• **Directive A**
In the commentary on the New York Times climate story, where does the main evidence for Elisabeth Rosenthal's report come from?
• **Directive B**
Extend the commentary on the New York Times climate-doubts story, picking up right after its final sentence.

━━━━━ Text section

May 27, 2010

Now That It’s Over, The Grey Lady Sings




FROM-The American Interest

Walter Russel Meade

In one of the most embarrassing news stories I’ve ever seen in the mainstream press, the New York Times has a comprehensive report on the catastrophic meltdown in the public’s interest in global warming.

The only problem: nothing in here is news, if by news you mean ‘new’.

“Climate Fears Turn To Doubts Among Britons,” blares the headline.

The story begins:

LONDON — Last month hundreds of environmental activists crammed into an auditorium here to ponder an anguished question: If the scientific consensus on climate change has not changed, why have so many people turned away from the idea that human activity is warming the planet?

Last month? The conference was last month and we are only hearing about it now, at the end of this month?

It turns out, however, that by Times standards a report on a conference from last month is a late breaking newsflash. The main evidence that ace reporter Elisabeth Rosenthal has tracked down for her story about changing public sentiment comes from a BBC opinion poll from February.

━━━━━━━━━━
━━━━━ Supplied information

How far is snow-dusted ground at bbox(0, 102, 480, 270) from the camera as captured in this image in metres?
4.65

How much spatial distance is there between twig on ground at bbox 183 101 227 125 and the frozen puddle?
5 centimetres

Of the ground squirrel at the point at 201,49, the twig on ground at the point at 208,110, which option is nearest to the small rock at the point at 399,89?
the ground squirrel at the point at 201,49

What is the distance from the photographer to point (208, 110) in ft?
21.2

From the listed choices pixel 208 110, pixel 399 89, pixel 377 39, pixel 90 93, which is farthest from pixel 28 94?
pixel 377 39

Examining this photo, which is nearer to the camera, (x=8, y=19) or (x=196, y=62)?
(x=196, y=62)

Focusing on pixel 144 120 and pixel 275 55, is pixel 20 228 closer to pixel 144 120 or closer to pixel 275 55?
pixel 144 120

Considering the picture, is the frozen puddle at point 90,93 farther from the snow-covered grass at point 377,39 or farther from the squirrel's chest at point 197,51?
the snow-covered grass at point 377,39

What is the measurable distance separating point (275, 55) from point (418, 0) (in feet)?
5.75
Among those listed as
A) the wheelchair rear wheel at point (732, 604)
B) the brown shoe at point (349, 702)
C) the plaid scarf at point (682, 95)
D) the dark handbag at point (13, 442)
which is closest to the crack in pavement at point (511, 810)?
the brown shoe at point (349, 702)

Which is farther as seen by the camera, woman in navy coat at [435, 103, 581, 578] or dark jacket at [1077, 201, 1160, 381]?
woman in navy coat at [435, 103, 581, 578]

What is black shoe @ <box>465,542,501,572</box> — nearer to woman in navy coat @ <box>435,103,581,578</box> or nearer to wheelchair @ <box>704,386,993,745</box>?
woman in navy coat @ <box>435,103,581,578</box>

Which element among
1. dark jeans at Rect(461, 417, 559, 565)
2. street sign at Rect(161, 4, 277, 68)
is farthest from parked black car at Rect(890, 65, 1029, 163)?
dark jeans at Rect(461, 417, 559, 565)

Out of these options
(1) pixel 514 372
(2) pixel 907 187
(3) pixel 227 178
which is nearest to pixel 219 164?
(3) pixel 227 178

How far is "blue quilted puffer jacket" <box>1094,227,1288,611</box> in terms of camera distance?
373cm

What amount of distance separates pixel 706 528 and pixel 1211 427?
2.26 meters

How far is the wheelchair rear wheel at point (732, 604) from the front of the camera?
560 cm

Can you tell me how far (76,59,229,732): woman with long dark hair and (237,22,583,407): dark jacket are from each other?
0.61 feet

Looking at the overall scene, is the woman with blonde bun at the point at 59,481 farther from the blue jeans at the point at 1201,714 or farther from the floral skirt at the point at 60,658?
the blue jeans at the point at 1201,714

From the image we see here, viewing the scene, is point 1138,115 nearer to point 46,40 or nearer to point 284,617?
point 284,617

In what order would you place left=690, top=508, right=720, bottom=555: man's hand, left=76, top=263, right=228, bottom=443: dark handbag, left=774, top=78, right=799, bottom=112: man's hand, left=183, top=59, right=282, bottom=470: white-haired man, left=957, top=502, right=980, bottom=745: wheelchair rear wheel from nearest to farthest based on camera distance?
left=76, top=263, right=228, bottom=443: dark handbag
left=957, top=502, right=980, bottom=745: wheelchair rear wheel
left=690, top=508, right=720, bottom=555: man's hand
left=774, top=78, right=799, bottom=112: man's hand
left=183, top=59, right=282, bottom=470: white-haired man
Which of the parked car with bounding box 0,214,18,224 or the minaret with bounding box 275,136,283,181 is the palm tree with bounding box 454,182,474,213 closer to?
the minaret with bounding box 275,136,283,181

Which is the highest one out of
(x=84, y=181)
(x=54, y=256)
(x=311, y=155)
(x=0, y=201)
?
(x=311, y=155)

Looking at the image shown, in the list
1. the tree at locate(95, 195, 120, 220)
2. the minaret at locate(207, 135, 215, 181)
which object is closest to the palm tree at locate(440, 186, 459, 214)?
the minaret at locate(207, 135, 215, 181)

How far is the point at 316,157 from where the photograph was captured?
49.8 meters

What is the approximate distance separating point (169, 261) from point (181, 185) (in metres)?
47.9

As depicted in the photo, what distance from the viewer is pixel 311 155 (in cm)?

━━━━━━━━━━

• **Task output A**
A BBC opinion poll from February.

• **Task output B**
The last I looked, we were approaching the end of May. This is deliberative journalism at its best: only ninety swift days between a BBC poll and the time that the New York Times thinks you are ready to hear about it.

Rosenthal has tracked down some other elusive leads. Concern about climate change, she reports, has also dropped dramatically among Germans — from 62 percent to 42 percent. This time, the news dates only from March. Sixty days from simmer to serve: the head spins at the speed of information in this globalized world of ours.

And there’s nothing as thorough as a professional journalist hunting a good story; she’s also got another late breaking revelation. As recently as January, a scant four months ago, a mere flick of the eyelid in geological time, a survey of Conservative political candidates in the UK showed that stopping climate change rated as the lowest among 19 priorities for the new government.

Now six months after the rest of the world found out about it, Times readers are finally learning that Climategate and Glaciergate so seriously reduced public confidence in climate science in so many countries that there is little or no chance that serious global climate change legislation will be enacted. At the time, the story did not merit much attention in the print pages of the Times; but sometimes a good story has to age like a fine wine.

But late as it is, it’s a good story. Read the whole thing. And give thanks that you live in the information age, when the news of the day, properly vetted and screened by layers of professional news editors, will be delivered to you as soon as it’s safely matured.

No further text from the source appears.